### GIVEN REQUEST
Reproduce the records word for word, starting at the line that contains "Looking at the" and ending with the last line of the records. Include both the starting line and the final line.

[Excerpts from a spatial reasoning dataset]

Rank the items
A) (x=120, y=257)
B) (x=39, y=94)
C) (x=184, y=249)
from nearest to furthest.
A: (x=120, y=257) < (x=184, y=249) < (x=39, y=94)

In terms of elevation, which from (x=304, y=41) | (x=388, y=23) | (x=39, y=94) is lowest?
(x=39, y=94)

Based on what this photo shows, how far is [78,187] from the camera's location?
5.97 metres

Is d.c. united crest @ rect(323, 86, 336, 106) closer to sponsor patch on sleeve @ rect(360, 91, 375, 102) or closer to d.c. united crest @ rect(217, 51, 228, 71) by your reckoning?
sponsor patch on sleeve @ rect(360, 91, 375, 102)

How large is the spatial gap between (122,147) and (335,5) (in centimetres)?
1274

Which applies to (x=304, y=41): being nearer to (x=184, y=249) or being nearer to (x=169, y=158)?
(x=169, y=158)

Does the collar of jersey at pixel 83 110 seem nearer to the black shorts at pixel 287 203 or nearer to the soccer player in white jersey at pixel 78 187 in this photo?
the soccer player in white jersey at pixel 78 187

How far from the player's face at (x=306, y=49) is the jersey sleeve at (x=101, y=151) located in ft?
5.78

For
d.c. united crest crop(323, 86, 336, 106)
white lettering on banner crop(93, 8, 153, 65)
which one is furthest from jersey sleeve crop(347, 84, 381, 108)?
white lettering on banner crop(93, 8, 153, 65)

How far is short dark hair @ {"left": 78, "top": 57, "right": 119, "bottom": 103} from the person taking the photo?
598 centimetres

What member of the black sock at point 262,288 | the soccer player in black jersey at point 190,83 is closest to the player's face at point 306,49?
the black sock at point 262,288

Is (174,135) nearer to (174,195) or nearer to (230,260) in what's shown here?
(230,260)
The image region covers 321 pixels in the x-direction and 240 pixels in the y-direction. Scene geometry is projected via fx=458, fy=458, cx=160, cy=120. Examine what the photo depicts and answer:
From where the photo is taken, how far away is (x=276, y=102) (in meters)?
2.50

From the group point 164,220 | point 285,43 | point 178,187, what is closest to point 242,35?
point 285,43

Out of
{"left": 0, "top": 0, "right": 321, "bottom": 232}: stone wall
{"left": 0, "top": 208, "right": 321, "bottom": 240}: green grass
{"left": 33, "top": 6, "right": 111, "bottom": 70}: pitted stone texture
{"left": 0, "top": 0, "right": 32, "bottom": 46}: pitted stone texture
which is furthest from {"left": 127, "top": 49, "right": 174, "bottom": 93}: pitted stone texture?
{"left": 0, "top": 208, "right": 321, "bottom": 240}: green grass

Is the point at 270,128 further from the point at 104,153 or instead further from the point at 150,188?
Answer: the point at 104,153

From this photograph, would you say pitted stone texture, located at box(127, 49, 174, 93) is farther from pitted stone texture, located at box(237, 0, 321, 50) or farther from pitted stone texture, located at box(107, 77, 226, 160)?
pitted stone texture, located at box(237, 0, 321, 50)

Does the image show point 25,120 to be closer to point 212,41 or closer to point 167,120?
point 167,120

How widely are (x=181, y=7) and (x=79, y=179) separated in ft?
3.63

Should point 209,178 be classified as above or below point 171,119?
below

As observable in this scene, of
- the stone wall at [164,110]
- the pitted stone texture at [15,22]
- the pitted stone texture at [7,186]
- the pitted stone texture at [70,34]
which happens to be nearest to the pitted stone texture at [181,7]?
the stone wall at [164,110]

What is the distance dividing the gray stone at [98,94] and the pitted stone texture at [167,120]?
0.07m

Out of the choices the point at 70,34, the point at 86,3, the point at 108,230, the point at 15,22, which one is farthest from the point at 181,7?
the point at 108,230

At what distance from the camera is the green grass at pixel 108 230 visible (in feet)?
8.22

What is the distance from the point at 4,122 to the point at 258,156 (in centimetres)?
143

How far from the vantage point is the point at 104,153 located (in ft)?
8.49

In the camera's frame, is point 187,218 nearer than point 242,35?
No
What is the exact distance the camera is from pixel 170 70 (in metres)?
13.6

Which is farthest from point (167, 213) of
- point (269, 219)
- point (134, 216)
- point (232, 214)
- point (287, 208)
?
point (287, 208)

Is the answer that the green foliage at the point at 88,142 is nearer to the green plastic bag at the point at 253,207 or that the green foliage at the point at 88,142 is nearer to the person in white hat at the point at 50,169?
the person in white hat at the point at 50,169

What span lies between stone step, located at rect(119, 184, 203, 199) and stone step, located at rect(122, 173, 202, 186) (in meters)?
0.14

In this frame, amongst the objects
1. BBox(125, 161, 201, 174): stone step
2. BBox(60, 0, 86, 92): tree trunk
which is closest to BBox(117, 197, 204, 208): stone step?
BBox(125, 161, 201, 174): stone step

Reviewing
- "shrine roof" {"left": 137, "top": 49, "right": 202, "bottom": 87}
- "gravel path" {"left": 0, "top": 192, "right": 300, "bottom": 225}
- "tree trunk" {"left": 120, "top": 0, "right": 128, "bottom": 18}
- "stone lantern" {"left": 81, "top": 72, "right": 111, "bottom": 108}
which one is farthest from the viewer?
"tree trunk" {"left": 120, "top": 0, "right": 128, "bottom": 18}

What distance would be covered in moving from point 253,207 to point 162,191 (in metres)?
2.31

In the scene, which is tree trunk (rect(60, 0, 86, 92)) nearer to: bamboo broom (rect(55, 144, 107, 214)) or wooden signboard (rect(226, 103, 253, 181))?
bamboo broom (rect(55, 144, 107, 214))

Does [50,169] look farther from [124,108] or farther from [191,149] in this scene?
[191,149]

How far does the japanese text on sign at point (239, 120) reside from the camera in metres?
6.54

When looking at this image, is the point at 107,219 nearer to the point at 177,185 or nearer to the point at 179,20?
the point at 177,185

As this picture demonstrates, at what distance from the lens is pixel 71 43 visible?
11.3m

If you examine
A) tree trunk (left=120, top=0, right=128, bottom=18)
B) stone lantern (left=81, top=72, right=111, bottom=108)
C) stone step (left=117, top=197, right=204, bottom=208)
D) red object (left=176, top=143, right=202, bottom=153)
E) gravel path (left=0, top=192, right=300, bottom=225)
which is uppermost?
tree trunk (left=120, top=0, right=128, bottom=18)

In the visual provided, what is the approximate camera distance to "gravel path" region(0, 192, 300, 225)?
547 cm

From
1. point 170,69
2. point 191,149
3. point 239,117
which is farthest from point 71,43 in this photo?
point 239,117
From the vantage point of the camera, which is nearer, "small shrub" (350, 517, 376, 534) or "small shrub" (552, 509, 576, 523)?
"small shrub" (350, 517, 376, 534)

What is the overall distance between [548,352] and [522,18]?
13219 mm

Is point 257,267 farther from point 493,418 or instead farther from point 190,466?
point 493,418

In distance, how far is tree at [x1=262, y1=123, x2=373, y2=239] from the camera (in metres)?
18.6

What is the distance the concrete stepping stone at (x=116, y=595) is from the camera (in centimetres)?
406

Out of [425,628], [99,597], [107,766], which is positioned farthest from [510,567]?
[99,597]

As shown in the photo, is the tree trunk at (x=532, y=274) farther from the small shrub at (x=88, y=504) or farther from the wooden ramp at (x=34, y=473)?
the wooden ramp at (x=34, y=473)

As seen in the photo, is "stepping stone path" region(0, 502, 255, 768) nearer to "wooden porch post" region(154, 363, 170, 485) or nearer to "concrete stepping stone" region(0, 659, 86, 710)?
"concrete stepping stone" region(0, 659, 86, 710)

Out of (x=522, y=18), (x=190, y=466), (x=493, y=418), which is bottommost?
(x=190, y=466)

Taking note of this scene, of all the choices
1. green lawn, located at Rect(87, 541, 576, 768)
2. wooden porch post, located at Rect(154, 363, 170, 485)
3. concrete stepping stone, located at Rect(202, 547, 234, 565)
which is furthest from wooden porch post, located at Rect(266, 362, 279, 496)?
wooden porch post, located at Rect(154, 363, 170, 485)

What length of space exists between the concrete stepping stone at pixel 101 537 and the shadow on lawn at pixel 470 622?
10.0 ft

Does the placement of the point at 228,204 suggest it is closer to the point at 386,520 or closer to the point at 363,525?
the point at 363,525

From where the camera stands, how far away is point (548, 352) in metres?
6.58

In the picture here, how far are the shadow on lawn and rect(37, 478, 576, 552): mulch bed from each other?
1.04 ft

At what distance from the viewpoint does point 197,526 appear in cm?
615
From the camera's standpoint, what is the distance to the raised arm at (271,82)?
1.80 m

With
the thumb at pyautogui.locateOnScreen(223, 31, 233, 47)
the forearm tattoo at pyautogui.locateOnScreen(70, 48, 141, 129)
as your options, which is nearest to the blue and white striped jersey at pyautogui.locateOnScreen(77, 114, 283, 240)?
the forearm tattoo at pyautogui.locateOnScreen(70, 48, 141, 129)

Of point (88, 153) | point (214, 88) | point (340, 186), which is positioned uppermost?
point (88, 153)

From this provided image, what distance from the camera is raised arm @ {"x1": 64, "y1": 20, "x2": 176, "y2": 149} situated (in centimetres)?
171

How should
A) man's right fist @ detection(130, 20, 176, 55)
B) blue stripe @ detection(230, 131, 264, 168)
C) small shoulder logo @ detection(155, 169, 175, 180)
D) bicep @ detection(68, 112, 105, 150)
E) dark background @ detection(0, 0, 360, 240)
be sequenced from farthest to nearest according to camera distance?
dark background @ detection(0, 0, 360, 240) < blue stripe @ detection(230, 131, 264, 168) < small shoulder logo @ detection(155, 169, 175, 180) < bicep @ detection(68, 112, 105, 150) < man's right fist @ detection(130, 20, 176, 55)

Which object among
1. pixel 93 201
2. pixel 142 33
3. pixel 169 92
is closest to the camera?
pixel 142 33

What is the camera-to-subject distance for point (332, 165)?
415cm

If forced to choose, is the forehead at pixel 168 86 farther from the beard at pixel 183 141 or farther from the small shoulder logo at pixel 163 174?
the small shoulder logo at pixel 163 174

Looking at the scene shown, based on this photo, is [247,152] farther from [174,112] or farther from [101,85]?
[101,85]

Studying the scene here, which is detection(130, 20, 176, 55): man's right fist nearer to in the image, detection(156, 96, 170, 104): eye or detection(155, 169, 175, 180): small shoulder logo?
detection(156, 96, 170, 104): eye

### FULL RESPONSE
Looking at the scene shown, based on this photo, is [247,152] farther from [174,112] or farther from [101,85]?
[101,85]

Studying the scene here, which is detection(130, 20, 176, 55): man's right fist nearer to in the image, detection(156, 96, 170, 104): eye or detection(155, 169, 175, 180): small shoulder logo?
detection(156, 96, 170, 104): eye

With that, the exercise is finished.